JBL Science has a range of microscopes to suit different needs. Our stereo microscope uses reflected light to perform 3D visualisation of a sample whilst our digital microscope enables image processing via specialist software. In addition we have a temperature controlled stage to allow temperature-dependent processes to be monitored and captured.
Linking microscopes to other instrumentation, e.g. Raman/fluorescence spectrometers allows spatial resolution of chemical features. Our range of microscopes and instrumentation ensures we can visualise a variety of samples using both transmitted and reflected light.
Light microscopy uses a lens to focus the light from an object and enlarge the image. A second lens in the eyepiece then further magnifies the image to give the final image. The total magnification possible is the product of the two magnification processes and typically up to 1000 times magnification cann be achieved.
The use of media to provide an interface between sample and optic with a greater refractive index than air (water/ oil) allows greater magnification to be achieved than would otherwise be possible.
Bulk samples can be visualised by using reflected light, but if a sample requires vertical resolution it must be thinly sliced (sectioned) and transmitted light used.
Modern microscopes often use digital imaging via a CCD detector to allow image processing and manipulation.
The technique can be employed in a wide range of application areas which require visualisation of solid samples down to the micron-scale such as electronic manufacture or failure analysis of materials.
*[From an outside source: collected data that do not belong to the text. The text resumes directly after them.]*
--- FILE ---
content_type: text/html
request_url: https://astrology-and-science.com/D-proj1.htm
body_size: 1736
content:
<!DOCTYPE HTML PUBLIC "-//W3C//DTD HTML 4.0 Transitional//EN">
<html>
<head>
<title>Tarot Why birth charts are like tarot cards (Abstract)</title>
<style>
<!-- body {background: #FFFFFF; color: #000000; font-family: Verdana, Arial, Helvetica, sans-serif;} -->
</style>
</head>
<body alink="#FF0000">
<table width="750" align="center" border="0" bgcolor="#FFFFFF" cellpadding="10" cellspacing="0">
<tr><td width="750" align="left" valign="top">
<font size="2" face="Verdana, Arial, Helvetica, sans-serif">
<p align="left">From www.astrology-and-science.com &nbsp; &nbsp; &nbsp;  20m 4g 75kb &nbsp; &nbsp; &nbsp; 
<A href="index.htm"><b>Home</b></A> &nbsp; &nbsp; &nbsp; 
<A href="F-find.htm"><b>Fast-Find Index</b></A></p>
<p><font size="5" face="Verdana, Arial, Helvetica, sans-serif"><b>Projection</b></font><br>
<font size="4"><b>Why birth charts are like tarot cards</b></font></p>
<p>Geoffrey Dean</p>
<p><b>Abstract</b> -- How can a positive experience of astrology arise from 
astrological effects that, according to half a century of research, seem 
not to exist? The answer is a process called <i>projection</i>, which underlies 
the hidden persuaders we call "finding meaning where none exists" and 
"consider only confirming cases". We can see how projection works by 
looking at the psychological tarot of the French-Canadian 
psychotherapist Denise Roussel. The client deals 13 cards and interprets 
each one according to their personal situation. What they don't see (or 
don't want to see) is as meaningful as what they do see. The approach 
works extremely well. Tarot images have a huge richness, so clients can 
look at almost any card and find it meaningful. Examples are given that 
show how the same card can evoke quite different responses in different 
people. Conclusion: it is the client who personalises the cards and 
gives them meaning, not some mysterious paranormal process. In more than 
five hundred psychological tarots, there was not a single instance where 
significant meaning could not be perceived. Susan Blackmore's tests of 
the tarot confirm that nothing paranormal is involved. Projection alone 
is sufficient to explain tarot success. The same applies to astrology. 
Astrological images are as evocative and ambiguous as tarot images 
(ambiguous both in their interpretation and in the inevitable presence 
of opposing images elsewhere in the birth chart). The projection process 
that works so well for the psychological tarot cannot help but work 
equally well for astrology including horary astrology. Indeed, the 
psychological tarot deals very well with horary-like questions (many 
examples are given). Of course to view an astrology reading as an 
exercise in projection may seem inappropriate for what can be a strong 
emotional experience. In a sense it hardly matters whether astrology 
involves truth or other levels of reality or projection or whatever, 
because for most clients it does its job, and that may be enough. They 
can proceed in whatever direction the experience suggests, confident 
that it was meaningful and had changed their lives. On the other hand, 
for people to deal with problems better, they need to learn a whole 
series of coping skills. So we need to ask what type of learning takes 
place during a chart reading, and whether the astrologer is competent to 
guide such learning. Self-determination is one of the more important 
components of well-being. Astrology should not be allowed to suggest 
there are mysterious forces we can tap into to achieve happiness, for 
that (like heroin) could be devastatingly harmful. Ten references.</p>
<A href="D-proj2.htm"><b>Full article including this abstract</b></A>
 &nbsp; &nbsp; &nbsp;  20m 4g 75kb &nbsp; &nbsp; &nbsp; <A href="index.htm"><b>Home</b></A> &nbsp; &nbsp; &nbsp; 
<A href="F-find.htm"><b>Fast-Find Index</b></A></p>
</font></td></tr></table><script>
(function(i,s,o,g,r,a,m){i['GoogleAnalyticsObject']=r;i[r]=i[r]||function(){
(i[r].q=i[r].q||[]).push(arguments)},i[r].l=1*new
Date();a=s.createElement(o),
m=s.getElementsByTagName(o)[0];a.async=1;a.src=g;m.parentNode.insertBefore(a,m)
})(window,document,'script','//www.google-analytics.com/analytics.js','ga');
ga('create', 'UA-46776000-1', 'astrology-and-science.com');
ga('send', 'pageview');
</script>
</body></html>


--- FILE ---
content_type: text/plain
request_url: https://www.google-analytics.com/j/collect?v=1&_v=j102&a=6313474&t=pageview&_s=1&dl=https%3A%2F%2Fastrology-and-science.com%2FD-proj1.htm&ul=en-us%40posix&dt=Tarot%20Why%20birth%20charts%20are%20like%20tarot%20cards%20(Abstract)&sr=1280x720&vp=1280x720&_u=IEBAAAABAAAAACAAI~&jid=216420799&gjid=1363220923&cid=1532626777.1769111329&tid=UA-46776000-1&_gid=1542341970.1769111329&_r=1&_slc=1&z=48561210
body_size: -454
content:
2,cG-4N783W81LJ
However, light microscopy is widely used in the biological sciences for visualisation of samples ranging from tissue samples through to whole organisms. It is also commonly used in the geological sciences to investigate the morphology of sedimentological samples, which can provide insight into the origin and composition of the sample.
Specific sample requirements will depend on the type of microscopy being used. In general, any solid sample can be processed to allow imaging via one or other type of microscopic technique.